Start of PASSAGE

Its a Market gone mad!!


----------



## Dona Ferentes (18 February 2021)

Dark1975 said:


> Just be wary about small caps atm, reddit /asx bets pumped and dumped PRL, the other day  and
> CRO and FFG to name a few,



this sort of crap has been around for yonks. You don't have to engage.


----------



## Dark1975 (18 February 2021)

Dona Ferentes said:


> this sort of crap has been around for yonks. You don't have to engage.



"This  sort of crap has been around for yonks?
Lol , I don't think at this high level . The reddit site has doubled this month alone to 55k members,


----------



## Dona Ferentes (18 February 2021)

Dark1975 said:


> "This  sort of crap has been around for yonks?
> Lol , I don't think at this high level . The reddit site has doubled this month alone to 55k members,



True..   just another ringing of the '_top of market frenzy_' bell.  Reddit = bellhop?


----------



## Dona Ferentes (26 February 2021)

and ,,,,.........,,,,...  there would have to be another name change / board shuffle / (another) cap raise soon??






__





						PRL’s Zero Carbon Hydrogen™ could have a truly global impact – Aussie Stock Forums Articles
					






					www.aussiestockforums.com


----------



## Dona Ferentes (5 March 2021)

HyEnergy ZERO CARBON HYDROGEN™ Project Feasibility Studies Data Collection to Commence 

Highlights: 
• Secured Fulcrum3D SODAR (Sonic Detection and Ranging) weather monitoring station - to be deployed to site for data collection required to support feasibility studies 
• Fulcrum3D’s flagship Sodar wind monitoring system is one of only five remote sensing instruments globally considered to provide bankable wind data by leading independent consultants such as DNV-GL 

_sleep well; decarbonised post industrial nirvana achieved already!!_


----------



## frugal.rock (11 March 2021)

Things will get ugly if it wants to fill the gap....
Considered an entry on Friday, but am being a little more frugal ATM.


----------



## Sean K (22 March 2021)

One innocuous ann in Feb, that I can see, about a lame sounding study and pachung! Huh?


----------



## Sean K (26 March 2021)

This was 2c about a month ago. Perhaps Twiggy is putting some of his gazillions into it. The hydrogen thingy is just pure speculation isn't it?


----------



## Sean K (19 April 2021)

So, this Green Hydrogen scam might actually be a thing?


----------



## Sean K (20 April 2021)

OK, so there must be something to this scam I think. But I don't get it. A green Hydro plant in the Gascoyne? WTF is that energy going to get anywhere? 5G?

I think I'm going to just take any ASX listed company with 'hydrogen' in its project title and roll the dice.


----------



## Stockbailx (10 May 2021)

End of PASSAGE

#### THE TASK
According to the forum thread, what does SODAR stand for? This material isn't needed.

Start of SUPPLIED MATERIAL

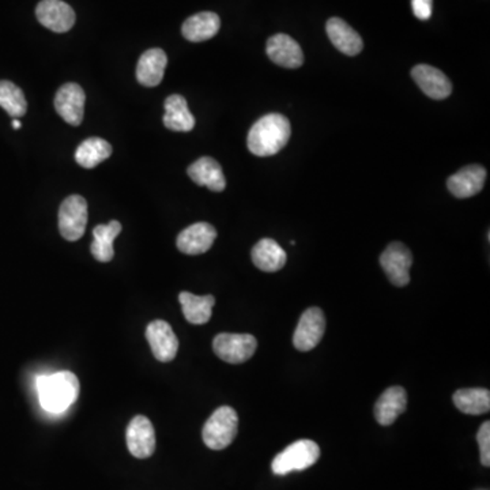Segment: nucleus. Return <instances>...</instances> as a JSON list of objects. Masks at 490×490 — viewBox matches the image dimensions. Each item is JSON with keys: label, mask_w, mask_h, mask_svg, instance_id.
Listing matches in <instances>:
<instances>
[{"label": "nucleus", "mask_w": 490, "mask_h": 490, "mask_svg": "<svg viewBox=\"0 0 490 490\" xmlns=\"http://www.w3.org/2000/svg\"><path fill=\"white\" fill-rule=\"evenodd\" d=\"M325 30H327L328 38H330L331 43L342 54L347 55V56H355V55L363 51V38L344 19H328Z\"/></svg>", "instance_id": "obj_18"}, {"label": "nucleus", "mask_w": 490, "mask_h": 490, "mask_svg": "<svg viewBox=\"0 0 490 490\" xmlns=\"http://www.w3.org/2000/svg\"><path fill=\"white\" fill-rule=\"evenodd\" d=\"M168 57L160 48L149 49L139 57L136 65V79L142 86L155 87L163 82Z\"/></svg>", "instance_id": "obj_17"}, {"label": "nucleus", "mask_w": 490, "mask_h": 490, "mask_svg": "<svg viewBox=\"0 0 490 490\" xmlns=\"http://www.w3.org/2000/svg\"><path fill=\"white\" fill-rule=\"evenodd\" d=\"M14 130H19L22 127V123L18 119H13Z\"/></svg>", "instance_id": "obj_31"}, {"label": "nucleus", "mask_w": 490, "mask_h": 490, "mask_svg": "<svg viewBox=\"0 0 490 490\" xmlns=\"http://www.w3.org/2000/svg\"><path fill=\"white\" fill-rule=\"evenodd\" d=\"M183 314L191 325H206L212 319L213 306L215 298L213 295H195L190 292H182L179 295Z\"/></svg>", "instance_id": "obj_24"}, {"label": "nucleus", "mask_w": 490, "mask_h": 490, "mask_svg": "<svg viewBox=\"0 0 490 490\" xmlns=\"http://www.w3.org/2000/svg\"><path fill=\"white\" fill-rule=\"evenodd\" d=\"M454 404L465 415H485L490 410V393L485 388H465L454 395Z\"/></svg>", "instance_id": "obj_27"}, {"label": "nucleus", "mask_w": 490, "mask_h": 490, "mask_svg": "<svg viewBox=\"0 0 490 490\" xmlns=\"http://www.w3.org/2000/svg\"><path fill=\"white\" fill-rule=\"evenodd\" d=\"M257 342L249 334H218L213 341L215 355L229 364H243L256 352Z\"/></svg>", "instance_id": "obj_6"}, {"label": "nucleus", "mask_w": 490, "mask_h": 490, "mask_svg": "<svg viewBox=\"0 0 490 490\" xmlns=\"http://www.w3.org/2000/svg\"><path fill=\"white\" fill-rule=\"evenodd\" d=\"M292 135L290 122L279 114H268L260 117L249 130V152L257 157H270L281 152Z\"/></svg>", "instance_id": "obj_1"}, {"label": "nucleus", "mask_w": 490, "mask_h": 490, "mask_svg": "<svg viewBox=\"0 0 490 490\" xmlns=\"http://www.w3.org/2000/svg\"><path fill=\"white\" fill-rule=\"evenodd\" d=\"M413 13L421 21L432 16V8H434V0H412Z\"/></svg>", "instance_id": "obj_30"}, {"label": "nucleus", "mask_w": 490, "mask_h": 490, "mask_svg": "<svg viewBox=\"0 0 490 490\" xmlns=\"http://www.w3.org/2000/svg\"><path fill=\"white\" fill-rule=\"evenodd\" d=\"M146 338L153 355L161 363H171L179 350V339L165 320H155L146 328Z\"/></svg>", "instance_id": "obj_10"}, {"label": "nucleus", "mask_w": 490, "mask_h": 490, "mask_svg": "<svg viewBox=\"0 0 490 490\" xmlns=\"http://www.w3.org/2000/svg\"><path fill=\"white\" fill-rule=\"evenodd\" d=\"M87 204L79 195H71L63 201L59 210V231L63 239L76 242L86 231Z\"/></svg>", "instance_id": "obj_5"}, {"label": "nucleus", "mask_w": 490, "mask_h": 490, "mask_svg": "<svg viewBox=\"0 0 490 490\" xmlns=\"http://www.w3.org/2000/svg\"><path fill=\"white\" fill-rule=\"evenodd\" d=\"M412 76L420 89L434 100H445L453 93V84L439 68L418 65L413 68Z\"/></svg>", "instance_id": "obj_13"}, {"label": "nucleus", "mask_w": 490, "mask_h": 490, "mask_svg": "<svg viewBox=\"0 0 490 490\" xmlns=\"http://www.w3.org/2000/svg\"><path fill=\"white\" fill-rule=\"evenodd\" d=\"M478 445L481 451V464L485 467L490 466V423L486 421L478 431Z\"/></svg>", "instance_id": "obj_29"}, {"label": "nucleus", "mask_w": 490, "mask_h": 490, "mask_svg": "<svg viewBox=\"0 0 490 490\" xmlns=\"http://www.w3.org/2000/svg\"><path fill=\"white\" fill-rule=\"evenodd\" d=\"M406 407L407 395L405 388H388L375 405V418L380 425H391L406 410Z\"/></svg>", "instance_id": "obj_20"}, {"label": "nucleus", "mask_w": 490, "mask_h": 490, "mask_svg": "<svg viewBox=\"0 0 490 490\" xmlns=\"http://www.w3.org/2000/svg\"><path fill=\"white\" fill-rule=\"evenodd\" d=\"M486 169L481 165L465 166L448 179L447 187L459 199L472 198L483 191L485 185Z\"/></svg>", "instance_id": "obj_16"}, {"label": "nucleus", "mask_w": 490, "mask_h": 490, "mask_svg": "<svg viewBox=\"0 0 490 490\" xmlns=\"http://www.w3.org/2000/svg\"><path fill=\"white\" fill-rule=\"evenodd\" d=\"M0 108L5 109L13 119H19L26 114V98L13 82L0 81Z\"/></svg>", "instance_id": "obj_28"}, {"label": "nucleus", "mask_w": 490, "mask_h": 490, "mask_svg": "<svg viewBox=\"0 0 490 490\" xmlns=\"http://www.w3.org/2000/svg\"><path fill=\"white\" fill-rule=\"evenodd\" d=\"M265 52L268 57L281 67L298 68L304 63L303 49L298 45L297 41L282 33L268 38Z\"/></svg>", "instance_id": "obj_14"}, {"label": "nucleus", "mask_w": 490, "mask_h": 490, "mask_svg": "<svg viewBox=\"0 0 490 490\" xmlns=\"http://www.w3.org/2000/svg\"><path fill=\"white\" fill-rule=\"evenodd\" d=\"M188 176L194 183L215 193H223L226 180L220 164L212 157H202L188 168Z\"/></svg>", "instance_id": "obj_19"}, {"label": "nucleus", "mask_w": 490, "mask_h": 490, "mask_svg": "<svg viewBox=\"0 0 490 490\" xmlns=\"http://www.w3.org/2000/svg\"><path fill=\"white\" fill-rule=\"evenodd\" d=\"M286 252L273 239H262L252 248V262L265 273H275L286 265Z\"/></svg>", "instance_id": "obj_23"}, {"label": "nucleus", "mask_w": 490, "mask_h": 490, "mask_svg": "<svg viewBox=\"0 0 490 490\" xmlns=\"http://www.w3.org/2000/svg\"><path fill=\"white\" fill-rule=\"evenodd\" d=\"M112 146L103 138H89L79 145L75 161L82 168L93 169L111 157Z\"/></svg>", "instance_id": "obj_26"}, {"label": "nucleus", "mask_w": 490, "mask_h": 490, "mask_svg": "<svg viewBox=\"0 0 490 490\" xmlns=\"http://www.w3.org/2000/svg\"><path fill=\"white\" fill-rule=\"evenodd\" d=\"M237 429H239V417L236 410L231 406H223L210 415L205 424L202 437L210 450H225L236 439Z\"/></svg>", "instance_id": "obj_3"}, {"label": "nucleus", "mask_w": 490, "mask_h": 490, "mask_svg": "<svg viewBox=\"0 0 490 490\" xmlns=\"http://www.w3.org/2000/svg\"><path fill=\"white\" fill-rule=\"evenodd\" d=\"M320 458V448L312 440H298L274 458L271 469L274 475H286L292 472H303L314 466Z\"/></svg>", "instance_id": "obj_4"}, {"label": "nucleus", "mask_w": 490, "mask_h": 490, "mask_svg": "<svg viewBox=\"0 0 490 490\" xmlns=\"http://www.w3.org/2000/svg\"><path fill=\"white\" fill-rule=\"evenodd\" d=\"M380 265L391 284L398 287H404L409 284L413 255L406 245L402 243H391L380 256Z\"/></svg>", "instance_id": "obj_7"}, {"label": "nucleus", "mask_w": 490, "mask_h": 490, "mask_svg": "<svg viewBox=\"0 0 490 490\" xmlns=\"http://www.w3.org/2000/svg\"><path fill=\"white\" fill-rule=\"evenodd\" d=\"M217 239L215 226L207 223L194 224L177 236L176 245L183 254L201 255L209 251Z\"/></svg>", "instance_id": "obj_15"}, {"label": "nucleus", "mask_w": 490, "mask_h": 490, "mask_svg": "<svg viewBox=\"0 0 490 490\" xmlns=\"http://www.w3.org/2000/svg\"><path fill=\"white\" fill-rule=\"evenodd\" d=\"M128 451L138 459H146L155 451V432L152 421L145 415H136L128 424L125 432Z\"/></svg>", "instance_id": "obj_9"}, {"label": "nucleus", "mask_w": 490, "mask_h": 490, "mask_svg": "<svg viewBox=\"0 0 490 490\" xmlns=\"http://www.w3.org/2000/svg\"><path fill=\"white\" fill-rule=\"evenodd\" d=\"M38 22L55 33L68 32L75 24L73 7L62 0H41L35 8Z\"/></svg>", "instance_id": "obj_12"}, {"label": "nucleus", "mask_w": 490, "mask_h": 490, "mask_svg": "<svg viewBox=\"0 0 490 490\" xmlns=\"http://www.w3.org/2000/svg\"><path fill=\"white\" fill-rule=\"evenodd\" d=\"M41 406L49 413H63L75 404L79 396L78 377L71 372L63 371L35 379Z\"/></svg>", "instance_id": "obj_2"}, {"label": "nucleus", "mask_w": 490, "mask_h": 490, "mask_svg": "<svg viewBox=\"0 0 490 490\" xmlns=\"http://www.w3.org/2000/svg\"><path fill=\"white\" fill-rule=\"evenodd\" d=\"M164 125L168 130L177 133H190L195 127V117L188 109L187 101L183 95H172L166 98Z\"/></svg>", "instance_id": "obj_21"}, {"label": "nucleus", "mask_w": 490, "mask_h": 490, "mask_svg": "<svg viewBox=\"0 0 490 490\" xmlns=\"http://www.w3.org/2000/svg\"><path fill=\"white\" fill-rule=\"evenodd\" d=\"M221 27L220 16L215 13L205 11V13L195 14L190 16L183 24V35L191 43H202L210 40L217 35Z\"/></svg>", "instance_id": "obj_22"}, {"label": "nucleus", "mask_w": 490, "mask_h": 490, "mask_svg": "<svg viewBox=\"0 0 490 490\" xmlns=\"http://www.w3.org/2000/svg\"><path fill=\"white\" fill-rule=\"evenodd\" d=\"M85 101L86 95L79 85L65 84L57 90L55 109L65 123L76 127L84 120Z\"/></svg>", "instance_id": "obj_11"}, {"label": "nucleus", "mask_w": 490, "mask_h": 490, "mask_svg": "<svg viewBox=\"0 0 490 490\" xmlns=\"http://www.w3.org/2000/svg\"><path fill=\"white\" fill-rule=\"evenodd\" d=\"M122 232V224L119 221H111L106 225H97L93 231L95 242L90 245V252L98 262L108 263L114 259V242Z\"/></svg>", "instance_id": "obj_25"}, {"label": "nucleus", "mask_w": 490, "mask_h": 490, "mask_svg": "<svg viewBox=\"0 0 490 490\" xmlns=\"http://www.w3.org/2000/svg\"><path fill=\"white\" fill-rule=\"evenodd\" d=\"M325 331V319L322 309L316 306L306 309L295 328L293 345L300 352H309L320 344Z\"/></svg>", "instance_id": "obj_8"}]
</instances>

End of SUPPLIED MATERIAL

#### RESULT
Sonic Detection and Ranging